Figure 4: Difference in Annual Energy Yield Using Generic and Specific Loss Approaches for the Year 2020
The system configuration (such as tracking type and tilt) can further affect the magnitude of energy losses. To demonstrate this, NREL performed a study comparing five different system designs at an energy site in Colorado. As shown in Figure 5, energy losses can easily exceed 9% for a low-tilt, fixed PV system.

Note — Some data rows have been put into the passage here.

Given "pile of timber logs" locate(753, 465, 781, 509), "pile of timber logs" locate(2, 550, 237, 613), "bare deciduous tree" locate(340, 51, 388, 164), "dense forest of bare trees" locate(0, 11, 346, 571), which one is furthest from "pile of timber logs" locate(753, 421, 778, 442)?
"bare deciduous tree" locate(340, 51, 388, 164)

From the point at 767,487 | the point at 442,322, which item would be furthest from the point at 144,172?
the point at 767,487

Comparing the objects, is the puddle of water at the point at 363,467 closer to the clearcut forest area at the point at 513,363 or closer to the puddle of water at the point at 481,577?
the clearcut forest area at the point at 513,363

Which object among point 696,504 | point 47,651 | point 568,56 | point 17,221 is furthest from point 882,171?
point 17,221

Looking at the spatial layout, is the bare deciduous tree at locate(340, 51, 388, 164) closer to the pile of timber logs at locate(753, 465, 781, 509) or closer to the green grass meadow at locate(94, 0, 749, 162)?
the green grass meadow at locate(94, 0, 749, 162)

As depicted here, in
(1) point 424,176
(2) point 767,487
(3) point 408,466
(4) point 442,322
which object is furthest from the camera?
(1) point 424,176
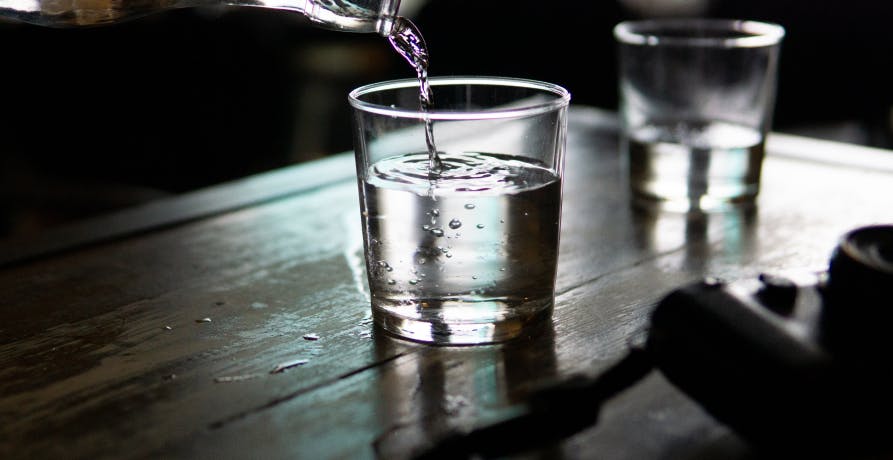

Calculating P50/P90 snow loss estimates
Since snow losses are cumulative and time-dependent in nature, using multiple years of time-series data can improve the reliability and accuracy of loss estimates, and account for the effect of interannual variability in snow losses. To demonstrate how P50/P90 estimates can be made more data driven and site specific with more high-fidelity and up-to-date time-series data, we calculated P50/P90 snow loss estimates using SolarAnyhwere historical time-series weather data from 2004-2020 in SAM and compared them with generic estimates. An arbitrary utility-scale PV system was placed across five different locations in the U.S. Two energy site configurations were considered: a 20-degree fixed-tilt and a single-axis tracking PV system.
Figure 6 shows how the P50/P90 estimates can be made more data driven and site specific with time-series modeling compared to generic estimates. Often, financing terms may be set on downside annual energy production (e.g., a P90 or P99 estimate). Therefore, it’s imperative to consider how the power plant performs in that scenario. Improving the accuracy of P90 loss estimates with time-series modeling can reduce the uncertainty in reported energy estimates. This helps project owners minimize the financial and operational risk of their solar project.
1 Marion B, Schaefer R, Caine H, Sanchez G. 2013. Measured and Modeled Photovoltaic System Energy Losses from Snow for Colorado and Wisconsin Locations. Solar Energy, Volume 97: 112-121. DOI: 10.1016/j.solener.2013.07.029. Link
2 Ryberg DS, Freeman J. 2017. Integration, Validation, and Application of a PV Snow Coverage Model in SAM. NREL Technical Report. Link
3 Hourly snowfall above which snow coverage is set to the row’s slant height. Unit is centimeter per hour. SolarAnywhere uses a default value of 1.0 for this parameter.
4 Gun D, Kimball G, Anderson M. 2018. Dynamic Snow Loss Model and Validation. PVPMC 2018:7. Link
On July 16, 2021, this page was updated using corrected snow depth data.